Heel dat aspect van contextgevoelige aangelegenheden is eigen aan het vakgebied van de lactatiekunde en zeer zeker ook aan dat van de antropologie. Wat is gepast en wat niet? Wat kun je in redelijkheid zeggen en wat niet? Wat kun je, omgekeerd, ongezegd laten en wat zeker niet? Wat is ethisch verantwoord? Het zijn moeilijke vragen en ze zijn allemaal highly contextual. Dat maakt dat het soms lastig is om te bepalen wat je zegt en welke informatie je geeft, want niet altijd ken je de context zodanig goed dat je de reacties kunt inschatten. En zelfs als je de context wél goed kent, is een mens soms een onvoorspelbaar wezen en kan dat wat je beweert, bij de ander helemaal verkeerd vallen, misschien omdat diegene op dat moment in een (sociale of emotionele of financiële) context verkeert waarin jouw uitspraak onwelgevallige, pijnlijke of confronterende informatie bevat. Dag aan dag staan we dus allemaal telkens opnieuw voor de keuze waarover we spreken en waarover we zwijgen. Woorden kunnen pijn doen, maar zwijgen kan evenzeer veel schade veroorzaken.
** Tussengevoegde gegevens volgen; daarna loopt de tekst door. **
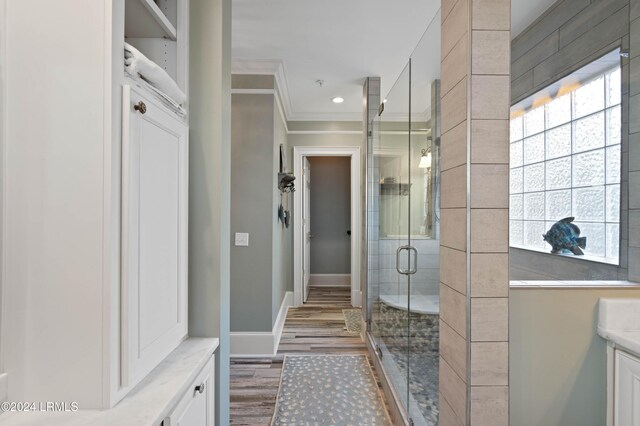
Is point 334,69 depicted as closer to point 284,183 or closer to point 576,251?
point 284,183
Wat kun je doen op dat punt, als ouder, als professional, als wereldburger? Soms bijna niets, soms heel veel, soms nu nog niets, maar op termijn heel veel als je maar blijft herhalen, soms voor de één niets als die er nog niet aan toe is of zich aangevallen voelt, soms voor de ander heel veel omdat die ervoor openstaat of wel wat bijval kan gebruiken… kortom: it’s highly contextual. Je kunt daarin enorm de mist in gaan en dat is soms echt je eigen schuld: niet goed opgelet, te onwetend, te impulsief. Je kunt ook veel commotie veroorzaken zonder dat de werkelijke oorzaak bij jou ligt: pijnlijk punt geraakt, te direct, te dichtbij. Waar je eigen onzorgvuldigheid of de gevoeligheid van de ander vandaan komt…? Ook dat is bijna altijd highly contextual, gebaseerd op je persoonlijke levensgeschiedenis en op de mate waarin je hebt gereflecteerd op of je al dan niet hebt verzoend met de dingen die daarin moeilijk waren of juist zo gemakkelijk gingen dat je je niet realiseert hoe lastig ze voor een ander kunnen zijn.
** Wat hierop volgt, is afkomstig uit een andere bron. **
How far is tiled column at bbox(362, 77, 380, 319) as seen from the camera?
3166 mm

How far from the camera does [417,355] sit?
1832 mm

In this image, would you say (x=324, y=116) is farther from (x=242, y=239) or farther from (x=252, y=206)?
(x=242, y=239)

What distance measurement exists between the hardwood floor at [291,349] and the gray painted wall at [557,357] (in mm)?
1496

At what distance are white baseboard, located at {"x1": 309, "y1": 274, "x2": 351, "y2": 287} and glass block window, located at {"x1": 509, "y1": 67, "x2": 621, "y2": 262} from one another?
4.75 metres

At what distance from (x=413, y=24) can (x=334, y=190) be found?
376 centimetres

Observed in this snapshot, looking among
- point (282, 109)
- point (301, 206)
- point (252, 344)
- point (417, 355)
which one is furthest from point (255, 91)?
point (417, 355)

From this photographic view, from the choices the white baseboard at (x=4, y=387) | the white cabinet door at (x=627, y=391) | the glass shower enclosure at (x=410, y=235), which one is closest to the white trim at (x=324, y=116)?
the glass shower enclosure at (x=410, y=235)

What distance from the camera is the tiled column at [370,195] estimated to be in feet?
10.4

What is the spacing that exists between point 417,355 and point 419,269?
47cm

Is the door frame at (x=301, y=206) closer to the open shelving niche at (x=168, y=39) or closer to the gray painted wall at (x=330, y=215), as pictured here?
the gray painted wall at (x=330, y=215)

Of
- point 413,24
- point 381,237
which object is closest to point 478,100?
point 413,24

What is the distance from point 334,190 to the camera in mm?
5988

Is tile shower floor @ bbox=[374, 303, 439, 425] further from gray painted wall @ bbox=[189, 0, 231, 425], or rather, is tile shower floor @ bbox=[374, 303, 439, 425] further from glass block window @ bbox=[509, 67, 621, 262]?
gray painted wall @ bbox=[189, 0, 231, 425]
En altijd is daar weer die vraag: hoe kunnen we onze kinderen zo begeleiden naar volwassenheid dat ze een goed gevoel ontwikkelen voor wanneer ze welke dingen kunnen zeggen, kunnen doen, kunnen bepleiten? Leef je ze voor dat het beter is botsingen uit de weg te gaan, omdat die de sfeer verpesten? Of leef je ze voor dat het belangrijk is om dingen aan de kaak te stellen, omdat ze elders, in een andere context niet alleen de sfeer, maar het alledaagse bestaan van mensen verpesten? Of leef je ze een middenweg tussen die twee voor, dus soms het één en soms het ander? Van wie ‘pikken’ we waarschuwingen over wat er wel en niet deugt in de wereld en van wie niet? Maakt het wat uit, of Rutte of Obama of een moslim-activist het zegt? Kunnen we luisteren naar de boodschap an sich, zonder die meteen ten onrechte op onszelf te betrekken of juist ten onrechte verre van ons te werpen? In die context bekeek ik het onderstaande filmpje, dat mijn man op Youtube tegenkwam, nadat op 29 januari 2015 de NOS-studio was bezet door iemand die mogelijk banden had met deze Anonymous-groep. Luister er maar eens naar:



Ik gruwel persoonlijk van de wraakzuchtige woorden die vanaf 3’17” worden gesproken, maar voor de rest zit er veel in de tekst waar je het op goede gronden mee eens kunt zijn. Het is zonneklaar dat er censuur wordt gepleegd bij nieuwsreportages en dat de highly important context van de lokale omstandigheden niet wordt meegewogen, dat geld om de banken en de economie te ‘redden’ out of thin air ineens beschikbaar is, maar dat geld voor persoonsgebonden budgetten, goede kraamzorg, lactatiekundige zorg of vluchtelingen niet gevonden kan worden, dat grootschalige migratie wordt veroordeeld, maar dat het VOC-verleden wordt geroemd.
Het is een vreemde wereld, waarin we onze kinderen zien opgroeien en waarin we ze liefst empathisch en blijmoedig in het leven zien staan. Ik wens iedereen wijsheid bij het dag aan dag maken van keuzes en het beschouwen van gebeurtenissen. En bedenk… it’s all highly contextual!